Nueve meses después de que el criminal de guerra nazi Adolf Eichmann muriera al final de una soga en Israel, apareció en The New Yorker un polémico pero reflexivo comentario sobre su juicio. La reacción del público sorprendió a su autora, la famosa teórica política y superviviente del Holocausto, Hannah Arendt (1906-1975). Era febrero de 1963.

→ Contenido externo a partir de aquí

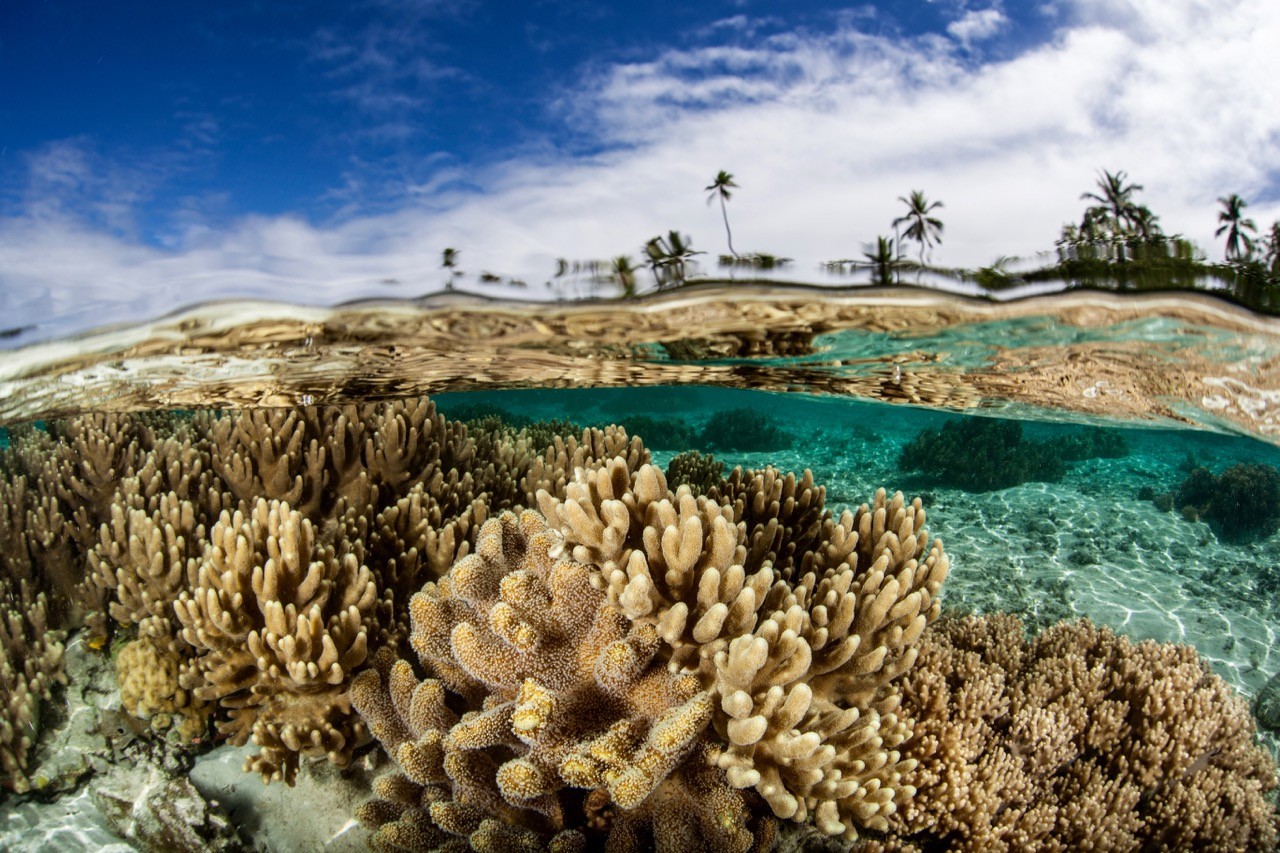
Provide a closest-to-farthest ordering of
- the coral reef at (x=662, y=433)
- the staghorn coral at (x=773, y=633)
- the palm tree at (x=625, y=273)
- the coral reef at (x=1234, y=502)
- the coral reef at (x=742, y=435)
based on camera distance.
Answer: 1. the staghorn coral at (x=773, y=633)
2. the palm tree at (x=625, y=273)
3. the coral reef at (x=1234, y=502)
4. the coral reef at (x=742, y=435)
5. the coral reef at (x=662, y=433)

La valoración que Arendt hizo de Eichmann como testigo presencial “terrible y aterradoramente normal” tomó al mundo por sorpresa. Su frase, “la banalidad del mal”, entró en el léxico de las ciencias sociales, probablemente para siempre. Se dio por sentado que Eichmann, a pesar de su comportamiento suave y avuncular, debía ser un monstruo de proporciones épicas para desempeñar un papel tan importante en uno de los mayores crímenes del siglo XX.
“Sólo cumplía órdenes”, afirmaba con la frialdad de un típico burócrata. El mundo pensó que su actuación era un espectáculo diabólicamente engañoso, pero Hannah Arendt llegó a la conclusión de que Eichmann era en realidad un funcionario más bien “ordinario” e “irreflexivo”.

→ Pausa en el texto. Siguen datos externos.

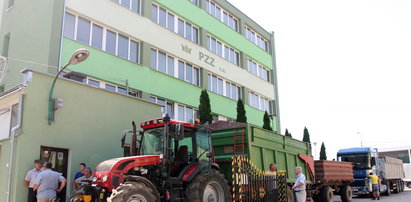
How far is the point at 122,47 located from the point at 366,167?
1498 cm

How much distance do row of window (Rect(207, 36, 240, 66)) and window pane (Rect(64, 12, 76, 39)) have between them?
10.0 meters

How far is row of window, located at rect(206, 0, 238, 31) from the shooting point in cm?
2451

¡Qué insensible! ¡Una traición a su propio pueblo judío! ¿Cómo puede una persona reflexiva desechar a Eichmann con tanta displicencia? Los críticos de Arendt la criticaron sin piedad con tales acusaciones, pero no habían entendido nada. Ella no condonó ni excusó la complicidad de Eichmann en el Holocausto. Ella misma fue testigo de primera mano de los horrores del nacionalsocialismo, ya que escapó de Alemania en 1933 tras una breve estancia en una cárcel de la Gestapo por “propaganda anti-estatal”. No afirmó que Eichmann fuese inocente, sólo que los crímenes de los que era culpable no requerían de un “monstruo” para cometerlos.
¿Cuántas veces ha observado que la gente se comporta de forma antisocial por la esperanza de mezclarse, por el deseo de evitar el aislamiento como individuo recalcitrante e inconformista? ¿Ha visto alguna vez a alguien haciendo daño porque “todos los demás lo hacían”? El hecho de que todos hayamos observado esas cosas, y que cualquiera de los culpables podría fácilmente, en las circunstancias adecuadas, haberse convertido en un Adolf Eichmann, es una constatación escalofriante.

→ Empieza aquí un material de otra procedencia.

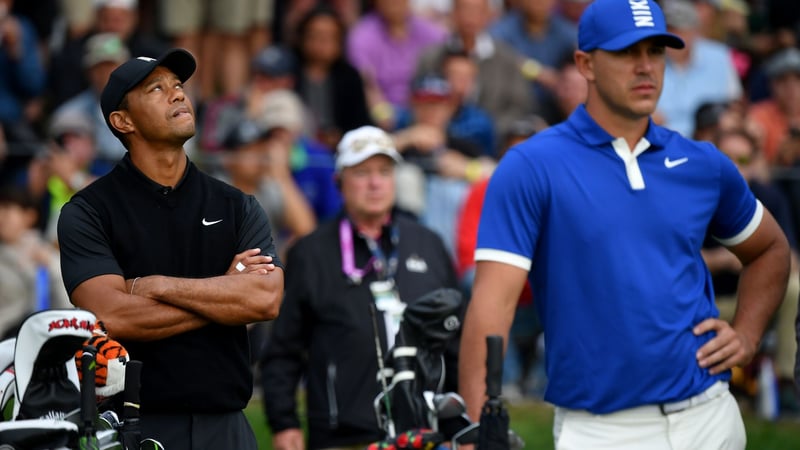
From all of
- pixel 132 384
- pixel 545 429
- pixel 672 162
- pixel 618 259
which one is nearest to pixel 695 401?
pixel 618 259

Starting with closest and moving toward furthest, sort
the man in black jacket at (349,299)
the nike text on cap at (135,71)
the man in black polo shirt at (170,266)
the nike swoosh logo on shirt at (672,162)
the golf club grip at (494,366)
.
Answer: the golf club grip at (494,366) → the man in black polo shirt at (170,266) → the nike text on cap at (135,71) → the nike swoosh logo on shirt at (672,162) → the man in black jacket at (349,299)

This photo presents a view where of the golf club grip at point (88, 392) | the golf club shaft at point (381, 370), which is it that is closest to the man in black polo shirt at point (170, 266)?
the golf club shaft at point (381, 370)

Como explicaba Arendt, “Seguir la corriente del resto y querer decir ‘nosotros’ fue suficiente para hacer posible el mayor de todos los crímenes”.
Eichmann era un “superficial” y “despistado”, alguien cuyos pensamientos nunca se aventuraron más allá de cómo convertirse en una pieza de la gran e histórica maquinaria nazi. En cierto sentido, fue una herramienta del Mal más que el propio Mal.
Comentando la tesis de la “banalidad del mal” de Arendt, el filósofo Thomas White escribe: Eichmann nos recuerda al protagonista de la novela de Albert Camus El extranjero (1942), que mata a un hombre al azar y casualmente, pero que después no siente ningún remordimiento. No había una intención particular ni un motivo maligno evidente: el acto simplemente “ocurrió”.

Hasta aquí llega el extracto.